Even among Donald Trump’s most ardent critics, there has always been a tendency to frame his political ascension as a kind of anomaly – the result of Russian meddling or a momentarily ill-informed electorate who will in time see the light. This is, for American progressives, a self-defence mechanism, a means of avoiding the unpalatable alternative: that Donald Trump’s supporters have always known exactly what he believes, what he is. The myth of perpetual and overarching American goodness, on which so much of mainstream politics in this country relies, cannot tolerate the idea that tens of millions of Americans might be just as racist as the man they voted for.

But there is no getting away from it now. Whether Mr. Trump himself faces any real consequences for this latest debasement – a move to begin impeachment proceedings against him this week quickly died in the House, with Republicans overwhelmingly standing behind their leader and Democrats split – is almost irrelevant. A base that did not abandon Mr. Trump when he mocked a disabled reporter, when he bragged about sexual assault, when he championed a system of immigrant detention that locks up children in cages, is not about to abandon him now.

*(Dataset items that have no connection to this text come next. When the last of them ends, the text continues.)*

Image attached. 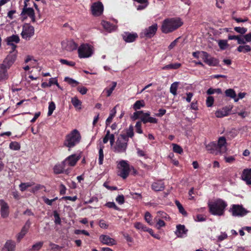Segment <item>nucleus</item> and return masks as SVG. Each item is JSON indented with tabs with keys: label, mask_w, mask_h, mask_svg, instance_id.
Instances as JSON below:
<instances>
[{
	"label": "nucleus",
	"mask_w": 251,
	"mask_h": 251,
	"mask_svg": "<svg viewBox=\"0 0 251 251\" xmlns=\"http://www.w3.org/2000/svg\"><path fill=\"white\" fill-rule=\"evenodd\" d=\"M227 206L226 202L221 199H218L208 204L209 212L213 215L218 216L224 215Z\"/></svg>",
	"instance_id": "nucleus-1"
},
{
	"label": "nucleus",
	"mask_w": 251,
	"mask_h": 251,
	"mask_svg": "<svg viewBox=\"0 0 251 251\" xmlns=\"http://www.w3.org/2000/svg\"><path fill=\"white\" fill-rule=\"evenodd\" d=\"M226 142L224 137L219 138L218 143L211 142L206 146V150L210 153L218 155L226 151Z\"/></svg>",
	"instance_id": "nucleus-2"
},
{
	"label": "nucleus",
	"mask_w": 251,
	"mask_h": 251,
	"mask_svg": "<svg viewBox=\"0 0 251 251\" xmlns=\"http://www.w3.org/2000/svg\"><path fill=\"white\" fill-rule=\"evenodd\" d=\"M183 25V22L178 18H168L164 20L162 24L161 31L164 33H168L176 30Z\"/></svg>",
	"instance_id": "nucleus-3"
},
{
	"label": "nucleus",
	"mask_w": 251,
	"mask_h": 251,
	"mask_svg": "<svg viewBox=\"0 0 251 251\" xmlns=\"http://www.w3.org/2000/svg\"><path fill=\"white\" fill-rule=\"evenodd\" d=\"M80 139L81 136L78 131L74 129L66 135L64 145L69 148H73L80 142Z\"/></svg>",
	"instance_id": "nucleus-4"
},
{
	"label": "nucleus",
	"mask_w": 251,
	"mask_h": 251,
	"mask_svg": "<svg viewBox=\"0 0 251 251\" xmlns=\"http://www.w3.org/2000/svg\"><path fill=\"white\" fill-rule=\"evenodd\" d=\"M128 140L129 139L125 134H120L118 136L115 145L113 148L114 151L118 153L125 152L127 147Z\"/></svg>",
	"instance_id": "nucleus-5"
},
{
	"label": "nucleus",
	"mask_w": 251,
	"mask_h": 251,
	"mask_svg": "<svg viewBox=\"0 0 251 251\" xmlns=\"http://www.w3.org/2000/svg\"><path fill=\"white\" fill-rule=\"evenodd\" d=\"M93 53V47L87 44L80 46L78 49V56L80 58L90 57Z\"/></svg>",
	"instance_id": "nucleus-6"
},
{
	"label": "nucleus",
	"mask_w": 251,
	"mask_h": 251,
	"mask_svg": "<svg viewBox=\"0 0 251 251\" xmlns=\"http://www.w3.org/2000/svg\"><path fill=\"white\" fill-rule=\"evenodd\" d=\"M117 168L120 171L119 176L123 179H126L129 175L130 172V166L126 160L120 161L118 165Z\"/></svg>",
	"instance_id": "nucleus-7"
},
{
	"label": "nucleus",
	"mask_w": 251,
	"mask_h": 251,
	"mask_svg": "<svg viewBox=\"0 0 251 251\" xmlns=\"http://www.w3.org/2000/svg\"><path fill=\"white\" fill-rule=\"evenodd\" d=\"M229 212L234 217H243L245 216L248 212L242 205L239 204L231 205L229 209Z\"/></svg>",
	"instance_id": "nucleus-8"
},
{
	"label": "nucleus",
	"mask_w": 251,
	"mask_h": 251,
	"mask_svg": "<svg viewBox=\"0 0 251 251\" xmlns=\"http://www.w3.org/2000/svg\"><path fill=\"white\" fill-rule=\"evenodd\" d=\"M201 58L203 61L210 66H216L219 63L218 60L210 55L205 51H201Z\"/></svg>",
	"instance_id": "nucleus-9"
},
{
	"label": "nucleus",
	"mask_w": 251,
	"mask_h": 251,
	"mask_svg": "<svg viewBox=\"0 0 251 251\" xmlns=\"http://www.w3.org/2000/svg\"><path fill=\"white\" fill-rule=\"evenodd\" d=\"M34 28L29 25H24L23 27V31L21 35L23 38L28 40L34 35Z\"/></svg>",
	"instance_id": "nucleus-10"
},
{
	"label": "nucleus",
	"mask_w": 251,
	"mask_h": 251,
	"mask_svg": "<svg viewBox=\"0 0 251 251\" xmlns=\"http://www.w3.org/2000/svg\"><path fill=\"white\" fill-rule=\"evenodd\" d=\"M157 29V25L154 24L149 26L148 28L145 29L141 33L142 37H146L151 38L154 36Z\"/></svg>",
	"instance_id": "nucleus-11"
},
{
	"label": "nucleus",
	"mask_w": 251,
	"mask_h": 251,
	"mask_svg": "<svg viewBox=\"0 0 251 251\" xmlns=\"http://www.w3.org/2000/svg\"><path fill=\"white\" fill-rule=\"evenodd\" d=\"M80 156L76 154H74L67 157L64 161L63 164L67 167H73L75 165L77 162L79 160Z\"/></svg>",
	"instance_id": "nucleus-12"
},
{
	"label": "nucleus",
	"mask_w": 251,
	"mask_h": 251,
	"mask_svg": "<svg viewBox=\"0 0 251 251\" xmlns=\"http://www.w3.org/2000/svg\"><path fill=\"white\" fill-rule=\"evenodd\" d=\"M0 214L2 218H6L9 215V206L3 200H0Z\"/></svg>",
	"instance_id": "nucleus-13"
},
{
	"label": "nucleus",
	"mask_w": 251,
	"mask_h": 251,
	"mask_svg": "<svg viewBox=\"0 0 251 251\" xmlns=\"http://www.w3.org/2000/svg\"><path fill=\"white\" fill-rule=\"evenodd\" d=\"M16 56L15 54H9L7 55L6 58L4 60L3 63L0 64L2 66V68L5 69L7 72L8 69L12 65L16 60Z\"/></svg>",
	"instance_id": "nucleus-14"
},
{
	"label": "nucleus",
	"mask_w": 251,
	"mask_h": 251,
	"mask_svg": "<svg viewBox=\"0 0 251 251\" xmlns=\"http://www.w3.org/2000/svg\"><path fill=\"white\" fill-rule=\"evenodd\" d=\"M92 14L95 16L100 15L103 11V6L101 2H94L91 6Z\"/></svg>",
	"instance_id": "nucleus-15"
},
{
	"label": "nucleus",
	"mask_w": 251,
	"mask_h": 251,
	"mask_svg": "<svg viewBox=\"0 0 251 251\" xmlns=\"http://www.w3.org/2000/svg\"><path fill=\"white\" fill-rule=\"evenodd\" d=\"M53 172L55 174L65 173L68 175L70 172V169L67 168L66 165L63 164V161H62L61 163L57 164L54 166Z\"/></svg>",
	"instance_id": "nucleus-16"
},
{
	"label": "nucleus",
	"mask_w": 251,
	"mask_h": 251,
	"mask_svg": "<svg viewBox=\"0 0 251 251\" xmlns=\"http://www.w3.org/2000/svg\"><path fill=\"white\" fill-rule=\"evenodd\" d=\"M62 48L64 50L71 51L77 48V45L73 40H65L61 43Z\"/></svg>",
	"instance_id": "nucleus-17"
},
{
	"label": "nucleus",
	"mask_w": 251,
	"mask_h": 251,
	"mask_svg": "<svg viewBox=\"0 0 251 251\" xmlns=\"http://www.w3.org/2000/svg\"><path fill=\"white\" fill-rule=\"evenodd\" d=\"M232 108L233 106L230 105L225 106L221 109L217 110L215 112V115L218 118H222L227 116Z\"/></svg>",
	"instance_id": "nucleus-18"
},
{
	"label": "nucleus",
	"mask_w": 251,
	"mask_h": 251,
	"mask_svg": "<svg viewBox=\"0 0 251 251\" xmlns=\"http://www.w3.org/2000/svg\"><path fill=\"white\" fill-rule=\"evenodd\" d=\"M141 120L143 123L146 124L147 123H153L156 124L157 123V119L151 117L150 113L149 112L147 113H144L142 114L141 116Z\"/></svg>",
	"instance_id": "nucleus-19"
},
{
	"label": "nucleus",
	"mask_w": 251,
	"mask_h": 251,
	"mask_svg": "<svg viewBox=\"0 0 251 251\" xmlns=\"http://www.w3.org/2000/svg\"><path fill=\"white\" fill-rule=\"evenodd\" d=\"M20 41L19 37L17 35H13L7 38L6 42L8 45L12 47V49L14 50L17 47L15 44L18 43Z\"/></svg>",
	"instance_id": "nucleus-20"
},
{
	"label": "nucleus",
	"mask_w": 251,
	"mask_h": 251,
	"mask_svg": "<svg viewBox=\"0 0 251 251\" xmlns=\"http://www.w3.org/2000/svg\"><path fill=\"white\" fill-rule=\"evenodd\" d=\"M100 241L103 244L112 246L116 244L115 240L106 235H101L100 236Z\"/></svg>",
	"instance_id": "nucleus-21"
},
{
	"label": "nucleus",
	"mask_w": 251,
	"mask_h": 251,
	"mask_svg": "<svg viewBox=\"0 0 251 251\" xmlns=\"http://www.w3.org/2000/svg\"><path fill=\"white\" fill-rule=\"evenodd\" d=\"M241 177L247 185H251V169H244L242 172Z\"/></svg>",
	"instance_id": "nucleus-22"
},
{
	"label": "nucleus",
	"mask_w": 251,
	"mask_h": 251,
	"mask_svg": "<svg viewBox=\"0 0 251 251\" xmlns=\"http://www.w3.org/2000/svg\"><path fill=\"white\" fill-rule=\"evenodd\" d=\"M138 37L136 33L125 32L123 35V38L126 42L131 43L134 41Z\"/></svg>",
	"instance_id": "nucleus-23"
},
{
	"label": "nucleus",
	"mask_w": 251,
	"mask_h": 251,
	"mask_svg": "<svg viewBox=\"0 0 251 251\" xmlns=\"http://www.w3.org/2000/svg\"><path fill=\"white\" fill-rule=\"evenodd\" d=\"M16 248L15 242L12 240L7 241L1 249V251H14Z\"/></svg>",
	"instance_id": "nucleus-24"
},
{
	"label": "nucleus",
	"mask_w": 251,
	"mask_h": 251,
	"mask_svg": "<svg viewBox=\"0 0 251 251\" xmlns=\"http://www.w3.org/2000/svg\"><path fill=\"white\" fill-rule=\"evenodd\" d=\"M187 230L186 229L184 225H179L176 226V234L178 237H183L186 234Z\"/></svg>",
	"instance_id": "nucleus-25"
},
{
	"label": "nucleus",
	"mask_w": 251,
	"mask_h": 251,
	"mask_svg": "<svg viewBox=\"0 0 251 251\" xmlns=\"http://www.w3.org/2000/svg\"><path fill=\"white\" fill-rule=\"evenodd\" d=\"M134 227L138 229L144 231H147L150 233L151 235H153V231L152 229L150 228L144 226L143 224L138 222L134 224Z\"/></svg>",
	"instance_id": "nucleus-26"
},
{
	"label": "nucleus",
	"mask_w": 251,
	"mask_h": 251,
	"mask_svg": "<svg viewBox=\"0 0 251 251\" xmlns=\"http://www.w3.org/2000/svg\"><path fill=\"white\" fill-rule=\"evenodd\" d=\"M101 25L104 29L108 32H111L115 30L116 29V26L115 25L105 21H102L101 22Z\"/></svg>",
	"instance_id": "nucleus-27"
},
{
	"label": "nucleus",
	"mask_w": 251,
	"mask_h": 251,
	"mask_svg": "<svg viewBox=\"0 0 251 251\" xmlns=\"http://www.w3.org/2000/svg\"><path fill=\"white\" fill-rule=\"evenodd\" d=\"M151 188L155 191H163L165 188L164 184L161 181L155 182L152 184Z\"/></svg>",
	"instance_id": "nucleus-28"
},
{
	"label": "nucleus",
	"mask_w": 251,
	"mask_h": 251,
	"mask_svg": "<svg viewBox=\"0 0 251 251\" xmlns=\"http://www.w3.org/2000/svg\"><path fill=\"white\" fill-rule=\"evenodd\" d=\"M34 14H35V13L32 8H27V7H24L23 8L21 15L25 18L26 17H24L25 15H27L30 17L31 16H33Z\"/></svg>",
	"instance_id": "nucleus-29"
},
{
	"label": "nucleus",
	"mask_w": 251,
	"mask_h": 251,
	"mask_svg": "<svg viewBox=\"0 0 251 251\" xmlns=\"http://www.w3.org/2000/svg\"><path fill=\"white\" fill-rule=\"evenodd\" d=\"M181 66V64L179 63H171L165 65L162 67V69L164 70H176Z\"/></svg>",
	"instance_id": "nucleus-30"
},
{
	"label": "nucleus",
	"mask_w": 251,
	"mask_h": 251,
	"mask_svg": "<svg viewBox=\"0 0 251 251\" xmlns=\"http://www.w3.org/2000/svg\"><path fill=\"white\" fill-rule=\"evenodd\" d=\"M225 94L226 97L234 99V101L235 102L238 101L239 100V99H236V93H235V91L232 89H227L225 91Z\"/></svg>",
	"instance_id": "nucleus-31"
},
{
	"label": "nucleus",
	"mask_w": 251,
	"mask_h": 251,
	"mask_svg": "<svg viewBox=\"0 0 251 251\" xmlns=\"http://www.w3.org/2000/svg\"><path fill=\"white\" fill-rule=\"evenodd\" d=\"M237 50L239 52L247 53L251 51V47L248 45H240L237 48Z\"/></svg>",
	"instance_id": "nucleus-32"
},
{
	"label": "nucleus",
	"mask_w": 251,
	"mask_h": 251,
	"mask_svg": "<svg viewBox=\"0 0 251 251\" xmlns=\"http://www.w3.org/2000/svg\"><path fill=\"white\" fill-rule=\"evenodd\" d=\"M117 86V82L115 81L112 82V86L110 88H106L103 91V93H106V96L109 97L112 93V92L115 89Z\"/></svg>",
	"instance_id": "nucleus-33"
},
{
	"label": "nucleus",
	"mask_w": 251,
	"mask_h": 251,
	"mask_svg": "<svg viewBox=\"0 0 251 251\" xmlns=\"http://www.w3.org/2000/svg\"><path fill=\"white\" fill-rule=\"evenodd\" d=\"M8 75L5 69L2 68V66L0 65V82L8 78Z\"/></svg>",
	"instance_id": "nucleus-34"
},
{
	"label": "nucleus",
	"mask_w": 251,
	"mask_h": 251,
	"mask_svg": "<svg viewBox=\"0 0 251 251\" xmlns=\"http://www.w3.org/2000/svg\"><path fill=\"white\" fill-rule=\"evenodd\" d=\"M116 113V107H115L110 111V113L109 114V116L106 120V125L107 126L110 125V124L111 123L113 118L115 116Z\"/></svg>",
	"instance_id": "nucleus-35"
},
{
	"label": "nucleus",
	"mask_w": 251,
	"mask_h": 251,
	"mask_svg": "<svg viewBox=\"0 0 251 251\" xmlns=\"http://www.w3.org/2000/svg\"><path fill=\"white\" fill-rule=\"evenodd\" d=\"M178 82H175L173 83L171 85L170 92L174 96H176L177 95L176 91L178 88Z\"/></svg>",
	"instance_id": "nucleus-36"
},
{
	"label": "nucleus",
	"mask_w": 251,
	"mask_h": 251,
	"mask_svg": "<svg viewBox=\"0 0 251 251\" xmlns=\"http://www.w3.org/2000/svg\"><path fill=\"white\" fill-rule=\"evenodd\" d=\"M64 81L65 82H67L69 84L71 85L72 87H75L79 84V82L78 81H77L76 80H75L72 78L69 77H65Z\"/></svg>",
	"instance_id": "nucleus-37"
},
{
	"label": "nucleus",
	"mask_w": 251,
	"mask_h": 251,
	"mask_svg": "<svg viewBox=\"0 0 251 251\" xmlns=\"http://www.w3.org/2000/svg\"><path fill=\"white\" fill-rule=\"evenodd\" d=\"M103 146H100L99 151V164L100 165H102L103 163V160L104 158V154L103 151Z\"/></svg>",
	"instance_id": "nucleus-38"
},
{
	"label": "nucleus",
	"mask_w": 251,
	"mask_h": 251,
	"mask_svg": "<svg viewBox=\"0 0 251 251\" xmlns=\"http://www.w3.org/2000/svg\"><path fill=\"white\" fill-rule=\"evenodd\" d=\"M218 46L221 50H224L226 49L228 46V44L227 43V41L226 40H220L218 41Z\"/></svg>",
	"instance_id": "nucleus-39"
},
{
	"label": "nucleus",
	"mask_w": 251,
	"mask_h": 251,
	"mask_svg": "<svg viewBox=\"0 0 251 251\" xmlns=\"http://www.w3.org/2000/svg\"><path fill=\"white\" fill-rule=\"evenodd\" d=\"M43 242H38L35 244L33 245L31 248L29 249V251H38L43 246Z\"/></svg>",
	"instance_id": "nucleus-40"
},
{
	"label": "nucleus",
	"mask_w": 251,
	"mask_h": 251,
	"mask_svg": "<svg viewBox=\"0 0 251 251\" xmlns=\"http://www.w3.org/2000/svg\"><path fill=\"white\" fill-rule=\"evenodd\" d=\"M145 106V102L143 100H137L133 105V109L135 110L140 109Z\"/></svg>",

Instead, it will once again be the responsibility of Mr. Trump’s victims to live up to a moral standard the President himself can safely ignore. It will be up to the four women he attacked to prove that they are not communists or al-Qaeda supporters or whatever nonsensical slander Mr. Trump comes up with next. This, in a sense, is the power imbalance inherent in a phrase such as “Go back where you came from” – it allows a mediocre man to skate through all manner of vile behaviour unscathed, while people afforded none of his privilege must continually prove that they are sufficiently loyal, sufficiently worthy, sufficiently grateful.

And this imbalance is what will remain, long after he himself is gone. Whether he is impeached or loses the next election or serves two full terms, the damage this man has done to every facet of political discourse in America – the extent to which he has robbed the process of whatever shreds of basic decency it might have once had, or was expected to have – will last for generations. There’s a chance one of his more deranged followers will take it upon themselves to do something more direct than send Ilhan Omar back. And should that happen, it’s a sure bet that all the same Republican leaders who either fanned the flames of this hatred or stood by and did nothing will turn around and feign outrage, will offer Omar’s family their thoughts and prayers, will say they condemn violence in all its forms. The crowds that called for her head will momentarily grow quiet, but they will not stay quiet for long.

Next time the President holds a rally, look at the crowd. Look at that smirk on the faces in the audience, the terrible power of communal hatred. It has been there, in one form or another, during all the darkest moments of American history. And it is here now, not even remotely concealed. The words the crowd chants might change, but the hatred is always the same.